** START OF Provided information **
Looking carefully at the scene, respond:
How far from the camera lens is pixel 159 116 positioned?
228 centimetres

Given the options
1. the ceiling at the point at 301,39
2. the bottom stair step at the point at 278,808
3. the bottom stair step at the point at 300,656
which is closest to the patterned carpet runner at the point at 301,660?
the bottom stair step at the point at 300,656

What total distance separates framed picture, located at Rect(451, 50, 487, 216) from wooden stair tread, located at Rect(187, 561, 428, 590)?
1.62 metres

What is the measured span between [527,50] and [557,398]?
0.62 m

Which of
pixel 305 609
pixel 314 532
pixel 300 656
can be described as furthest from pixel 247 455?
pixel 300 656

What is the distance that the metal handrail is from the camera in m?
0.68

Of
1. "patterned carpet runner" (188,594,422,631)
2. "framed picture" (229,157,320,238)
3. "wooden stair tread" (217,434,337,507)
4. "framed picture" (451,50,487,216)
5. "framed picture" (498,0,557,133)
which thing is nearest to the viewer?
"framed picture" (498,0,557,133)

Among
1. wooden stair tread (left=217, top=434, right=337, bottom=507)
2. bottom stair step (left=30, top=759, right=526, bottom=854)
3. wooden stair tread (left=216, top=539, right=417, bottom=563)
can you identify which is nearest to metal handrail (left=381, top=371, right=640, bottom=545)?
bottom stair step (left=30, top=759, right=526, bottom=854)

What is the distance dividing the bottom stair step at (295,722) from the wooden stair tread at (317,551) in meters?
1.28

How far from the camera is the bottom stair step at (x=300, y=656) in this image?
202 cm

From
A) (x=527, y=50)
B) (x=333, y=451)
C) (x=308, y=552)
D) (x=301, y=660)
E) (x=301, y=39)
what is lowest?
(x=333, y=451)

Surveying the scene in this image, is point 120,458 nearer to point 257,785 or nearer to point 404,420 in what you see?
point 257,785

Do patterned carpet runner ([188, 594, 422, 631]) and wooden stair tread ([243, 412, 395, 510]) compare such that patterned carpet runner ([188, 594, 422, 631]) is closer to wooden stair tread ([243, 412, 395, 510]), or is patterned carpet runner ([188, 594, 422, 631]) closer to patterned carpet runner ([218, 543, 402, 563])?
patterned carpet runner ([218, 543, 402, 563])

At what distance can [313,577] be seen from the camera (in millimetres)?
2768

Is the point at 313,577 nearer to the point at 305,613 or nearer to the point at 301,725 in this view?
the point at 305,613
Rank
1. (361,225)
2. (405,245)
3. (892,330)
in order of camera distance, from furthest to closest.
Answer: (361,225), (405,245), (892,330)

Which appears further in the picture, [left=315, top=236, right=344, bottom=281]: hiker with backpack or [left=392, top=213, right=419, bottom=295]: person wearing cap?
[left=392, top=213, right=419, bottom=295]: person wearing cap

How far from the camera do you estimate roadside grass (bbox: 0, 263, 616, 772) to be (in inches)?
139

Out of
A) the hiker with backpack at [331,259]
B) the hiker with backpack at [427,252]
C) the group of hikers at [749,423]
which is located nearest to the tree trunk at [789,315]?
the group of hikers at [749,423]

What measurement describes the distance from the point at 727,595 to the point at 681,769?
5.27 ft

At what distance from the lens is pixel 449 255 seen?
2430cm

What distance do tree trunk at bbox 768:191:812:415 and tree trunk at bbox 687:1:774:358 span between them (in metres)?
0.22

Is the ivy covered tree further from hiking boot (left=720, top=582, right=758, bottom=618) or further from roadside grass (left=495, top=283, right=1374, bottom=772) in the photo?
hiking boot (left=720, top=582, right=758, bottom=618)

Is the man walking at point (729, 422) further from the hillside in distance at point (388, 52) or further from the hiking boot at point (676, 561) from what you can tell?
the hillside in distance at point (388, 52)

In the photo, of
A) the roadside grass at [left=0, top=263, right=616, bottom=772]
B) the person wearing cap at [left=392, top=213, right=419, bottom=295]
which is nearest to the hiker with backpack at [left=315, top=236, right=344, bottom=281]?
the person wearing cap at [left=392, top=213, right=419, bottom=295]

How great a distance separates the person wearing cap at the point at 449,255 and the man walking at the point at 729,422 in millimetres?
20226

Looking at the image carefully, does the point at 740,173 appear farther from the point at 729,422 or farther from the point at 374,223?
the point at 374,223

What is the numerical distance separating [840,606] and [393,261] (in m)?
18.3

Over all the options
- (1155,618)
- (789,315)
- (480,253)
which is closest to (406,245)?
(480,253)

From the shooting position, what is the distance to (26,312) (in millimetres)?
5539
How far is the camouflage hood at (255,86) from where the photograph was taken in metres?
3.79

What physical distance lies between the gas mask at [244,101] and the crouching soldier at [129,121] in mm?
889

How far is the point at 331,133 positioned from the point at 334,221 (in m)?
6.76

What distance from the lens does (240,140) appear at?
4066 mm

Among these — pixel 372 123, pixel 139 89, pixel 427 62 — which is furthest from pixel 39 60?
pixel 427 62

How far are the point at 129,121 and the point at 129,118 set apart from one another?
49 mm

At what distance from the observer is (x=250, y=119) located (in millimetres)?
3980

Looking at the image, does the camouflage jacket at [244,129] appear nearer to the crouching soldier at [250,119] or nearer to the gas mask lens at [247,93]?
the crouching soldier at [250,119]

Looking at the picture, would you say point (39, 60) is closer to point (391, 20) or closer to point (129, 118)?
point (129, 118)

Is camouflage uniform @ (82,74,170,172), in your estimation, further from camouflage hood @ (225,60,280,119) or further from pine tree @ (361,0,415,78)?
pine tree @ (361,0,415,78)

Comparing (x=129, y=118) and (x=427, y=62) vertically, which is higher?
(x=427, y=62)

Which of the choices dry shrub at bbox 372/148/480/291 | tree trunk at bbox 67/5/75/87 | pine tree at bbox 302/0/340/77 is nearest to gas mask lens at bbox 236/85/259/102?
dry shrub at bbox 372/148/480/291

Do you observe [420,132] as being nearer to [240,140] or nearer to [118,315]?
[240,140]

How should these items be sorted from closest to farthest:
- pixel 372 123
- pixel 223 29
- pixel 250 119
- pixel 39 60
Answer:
** END OF Provided information **
Edit all of the records above so that every "wooden stair tread" becomes "wooden step", and leave everything else unchanged.

• **Exercise solution**:
Looking carefully at the scene, respond:
How far from the camera lens is pixel 159 116 positioned?
228 centimetres

Given the options
1. the ceiling at the point at 301,39
2. the bottom stair step at the point at 278,808
3. the bottom stair step at the point at 300,656
which is closest to the patterned carpet runner at the point at 301,660?
the bottom stair step at the point at 300,656

What total distance separates framed picture, located at Rect(451, 50, 487, 216) from wooden step, located at Rect(187, 561, 428, 590)?
1.62 metres

What is the measured span between [527,50] and [557,398]?
0.62 m

Which of
pixel 305 609
pixel 314 532
pixel 300 656
can be described as furthest from pixel 247 455?
pixel 300 656

What is the distance that the metal handrail is from the camera in m?
0.68

Of
1. "patterned carpet runner" (188,594,422,631)
2. "framed picture" (229,157,320,238)
3. "wooden step" (217,434,337,507)
4. "framed picture" (451,50,487,216)
5. "framed picture" (498,0,557,133)
which thing is nearest to the viewer?
"framed picture" (498,0,557,133)

Among
1. wooden step (left=217, top=434, right=337, bottom=507)
2. bottom stair step (left=30, top=759, right=526, bottom=854)
3. wooden step (left=216, top=539, right=417, bottom=563)
can you identify which is nearest to metal handrail (left=381, top=371, right=640, bottom=545)?
bottom stair step (left=30, top=759, right=526, bottom=854)

What is the distance dividing the bottom stair step at (295,722) from the wooden step at (317,551) in meters?
1.28

How far from the camera is the bottom stair step at (x=300, y=656) in this image?
202 cm

From
A) (x=527, y=50)
B) (x=333, y=451)
C) (x=308, y=552)
D) (x=301, y=660)
E) (x=301, y=39)
what is lowest?
(x=333, y=451)

Surveying the scene in this image, is point 120,458 nearer to point 257,785 or nearer to point 404,420 in what you see?
point 257,785

Do patterned carpet runner ([188, 594, 422, 631]) and wooden step ([243, 412, 395, 510]) compare such that patterned carpet runner ([188, 594, 422, 631]) is closer to wooden step ([243, 412, 395, 510]), or is patterned carpet runner ([188, 594, 422, 631]) closer to patterned carpet runner ([218, 543, 402, 563])?
patterned carpet runner ([218, 543, 402, 563])

At what distance can [313,577] be seen from the camera (in millimetres)?
2768

Is the point at 313,577 nearer to the point at 305,613 or nearer to the point at 301,725 in this view?
the point at 305,613
Rank
1. (361,225)
2. (405,245)
3. (892,330)
in order of camera distance, from furthest to closest.
Answer: (361,225), (405,245), (892,330)

Which appears further in the picture, [left=315, top=236, right=344, bottom=281]: hiker with backpack or [left=392, top=213, right=419, bottom=295]: person wearing cap?
[left=392, top=213, right=419, bottom=295]: person wearing cap

How far from the camera do you estimate roadside grass (bbox: 0, 263, 616, 772) to be (in inches)?
139

Out of
A) the hiker with backpack at [331,259]
B) the hiker with backpack at [427,252]
C) the group of hikers at [749,423]
which is located nearest to the tree trunk at [789,315]?
the group of hikers at [749,423]

What measurement describes the distance from the point at 727,595 to the point at 681,769?
5.27 ft

At what distance from the lens is pixel 449 255 seen?
2430cm

What distance do tree trunk at bbox 768:191:812:415 and tree trunk at bbox 687:1:774:358 span between them (in metres)?
0.22

Is the ivy covered tree further from hiking boot (left=720, top=582, right=758, bottom=618) or further from roadside grass (left=495, top=283, right=1374, bottom=772) in the photo?
hiking boot (left=720, top=582, right=758, bottom=618)

Is the man walking at point (729, 422) further from the hillside in distance at point (388, 52) or further from the hiking boot at point (676, 561) from what you can tell?
the hillside in distance at point (388, 52)

In the photo, of
A) the roadside grass at [left=0, top=263, right=616, bottom=772]
B) the person wearing cap at [left=392, top=213, right=419, bottom=295]
which is nearest to the hiker with backpack at [left=315, top=236, right=344, bottom=281]?
the person wearing cap at [left=392, top=213, right=419, bottom=295]

How great a distance separates the person wearing cap at the point at 449,255 and the man walking at the point at 729,422 in millimetres?
20226

Looking at the image carefully, does the point at 740,173 appear farther from the point at 729,422 or farther from the point at 374,223?
the point at 374,223

What is the numerical distance separating [840,606] and [393,261] (in m)?
18.3

Over all the options
- (1155,618)
- (789,315)
- (480,253)
which is closest to (406,245)?
(480,253)

From the shooting position, what is the distance to (26,312) (in millimetres)?
5539
How far is the camouflage hood at (255,86) from where the photograph was taken in metres?
3.79

What physical distance lies between the gas mask at [244,101] and the crouching soldier at [129,121] in mm?
889

How far is the point at 331,133 positioned from the point at 334,221 (in m)?
6.76

What distance from the lens does (240,140) appear at?
4066 mm

Among these — pixel 372 123, pixel 139 89, pixel 427 62 — which is furthest from pixel 39 60?
pixel 427 62

How far are the point at 129,121 and the point at 129,118 set apart from one another?
49 mm

At what distance from the observer is (x=250, y=119) located (in millimetres)?
3980

Looking at the image, does the camouflage jacket at [244,129] appear nearer to the crouching soldier at [250,119] or nearer to the gas mask lens at [247,93]?
the crouching soldier at [250,119]

Looking at the picture, would you say point (39, 60) is closer to point (391, 20) or closer to point (129, 118)?
point (129, 118)

Is camouflage uniform @ (82,74,170,172), in your estimation, further from camouflage hood @ (225,60,280,119) or further from pine tree @ (361,0,415,78)?
pine tree @ (361,0,415,78)

Comparing (x=129, y=118) and (x=427, y=62) vertically, which is higher?
(x=427, y=62)

Which of the choices dry shrub at bbox 372/148/480/291 | tree trunk at bbox 67/5/75/87 | pine tree at bbox 302/0/340/77 is nearest to gas mask lens at bbox 236/85/259/102?
dry shrub at bbox 372/148/480/291

Do you observe [420,132] as being nearer to [240,140] or nearer to [118,315]?
[240,140]

How should these items be sorted from closest to farthest:
- pixel 372 123
- pixel 223 29
- pixel 250 119
- pixel 39 60
Answer:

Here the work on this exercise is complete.